Self-Supervised Image Restoration with Blurry and Noisy Pairs
- URL: http://arxiv.org/abs/2211.07317v1
- Date: Mon, 14 Nov 2022 12:57:41 GMT
- Title: Self-Supervised Image Restoration with Blurry and Noisy Pairs
- Authors: Zhilu Zhang, Rongjian Xu, Ming Liu, Zifei Yan, Wangmeng Zuo
- Abstract summary: Images with high ISO usually have inescapable noise, while the long-exposure ones may be blurry due to camera shake or object motion.
Existing solutions generally suggest to seek a balance between noise and blur, and learn denoising or deblurring models under either full- or self-supervision.
We propose jointly leveraging the short-exposure noisy image and the long-exposure blurry image for better image restoration.

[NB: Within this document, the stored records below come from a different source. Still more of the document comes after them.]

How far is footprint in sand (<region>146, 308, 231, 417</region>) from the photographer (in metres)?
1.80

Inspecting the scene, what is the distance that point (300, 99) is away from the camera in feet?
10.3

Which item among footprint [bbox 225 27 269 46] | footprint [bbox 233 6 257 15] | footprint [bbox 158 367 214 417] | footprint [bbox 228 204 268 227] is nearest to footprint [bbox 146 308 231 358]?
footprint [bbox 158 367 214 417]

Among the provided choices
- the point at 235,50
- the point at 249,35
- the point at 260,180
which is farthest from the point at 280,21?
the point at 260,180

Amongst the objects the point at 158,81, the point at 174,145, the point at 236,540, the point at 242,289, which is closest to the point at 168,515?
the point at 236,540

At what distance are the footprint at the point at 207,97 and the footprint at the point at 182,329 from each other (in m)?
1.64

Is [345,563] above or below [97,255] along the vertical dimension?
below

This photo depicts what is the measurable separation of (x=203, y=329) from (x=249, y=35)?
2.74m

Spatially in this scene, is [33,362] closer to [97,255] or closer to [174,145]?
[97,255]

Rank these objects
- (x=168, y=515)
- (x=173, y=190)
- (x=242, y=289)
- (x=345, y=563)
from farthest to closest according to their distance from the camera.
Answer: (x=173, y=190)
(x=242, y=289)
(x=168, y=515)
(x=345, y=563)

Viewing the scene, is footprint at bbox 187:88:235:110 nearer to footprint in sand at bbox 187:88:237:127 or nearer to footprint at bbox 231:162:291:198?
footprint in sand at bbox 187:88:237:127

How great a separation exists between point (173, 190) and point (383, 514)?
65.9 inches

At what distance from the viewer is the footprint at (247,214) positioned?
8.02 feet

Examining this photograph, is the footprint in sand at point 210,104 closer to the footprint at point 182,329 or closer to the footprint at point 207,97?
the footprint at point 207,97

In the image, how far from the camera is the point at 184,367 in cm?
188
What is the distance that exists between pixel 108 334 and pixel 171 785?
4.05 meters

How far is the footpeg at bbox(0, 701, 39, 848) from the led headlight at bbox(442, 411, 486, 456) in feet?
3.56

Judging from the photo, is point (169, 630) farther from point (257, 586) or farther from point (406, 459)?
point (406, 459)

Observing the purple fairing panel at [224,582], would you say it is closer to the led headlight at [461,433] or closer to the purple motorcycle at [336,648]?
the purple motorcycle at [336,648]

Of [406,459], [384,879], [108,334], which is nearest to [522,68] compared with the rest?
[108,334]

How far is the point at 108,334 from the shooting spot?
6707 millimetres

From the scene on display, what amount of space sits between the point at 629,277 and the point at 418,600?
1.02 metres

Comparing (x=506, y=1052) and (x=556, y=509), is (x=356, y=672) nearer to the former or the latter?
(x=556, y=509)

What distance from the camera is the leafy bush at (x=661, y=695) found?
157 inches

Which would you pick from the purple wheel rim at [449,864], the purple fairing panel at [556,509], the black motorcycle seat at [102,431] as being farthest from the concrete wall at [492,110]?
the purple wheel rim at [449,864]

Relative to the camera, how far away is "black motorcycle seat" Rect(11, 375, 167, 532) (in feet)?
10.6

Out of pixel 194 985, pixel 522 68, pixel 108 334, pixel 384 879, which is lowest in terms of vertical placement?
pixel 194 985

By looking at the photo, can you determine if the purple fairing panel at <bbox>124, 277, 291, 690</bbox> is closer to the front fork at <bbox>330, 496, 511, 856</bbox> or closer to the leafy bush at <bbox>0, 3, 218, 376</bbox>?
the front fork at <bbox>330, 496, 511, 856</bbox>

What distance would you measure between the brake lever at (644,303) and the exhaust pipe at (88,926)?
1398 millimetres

- Score: 66.33313180767428
- License: http://arxiv.org/licenses/nonexclusive-distrib/1.0/
- Abstract: When taking photos under an environment with insufficient light, the exposure
time and the sensor gain usually require to be carefully chosen to obtain
images with satisfying visual quality. For example, the images with high ISO
usually have inescapable noise, while the long-exposure ones may be blurry due
to camera shake or object motion. Existing solutions generally suggest to seek
a balance between noise and blur, and learn denoising or deblurring models
under either full- or self-supervision. However, the real-world training pairs
are difficult to collect, and the self-supervised methods merely rely on blurry
or noisy images are limited in performance. In this work, we tackle this
problem by jointly leveraging the short-exposure noisy image and the
long-exposure blurry image for better image restoration. Such setting is
practically feasible due to that short-exposure and long-exposure images can be
either acquired by two individual cameras or synthesized by a long burst of
images. Moreover, the short-exposure images are hardly blurry, and the
long-exposure ones have negligible noise. Their complementarity makes it
feasible to learn restoration model in a self-supervised manner. Specifically,
the noisy images can be used as the supervision information for deblurring,
while the sharp areas in the blurry images can be utilized as the auxiliary
supervision information for self-supervised denoising. By learning in a
collaborative manner, the deblurring and denoising tasks in our method can
benefit each other. Experiments on synthetic and real-world images show the
effectiveness and practicality of the proposed method. Codes are available at
https://github.com/cszhilu1998/SelfIR.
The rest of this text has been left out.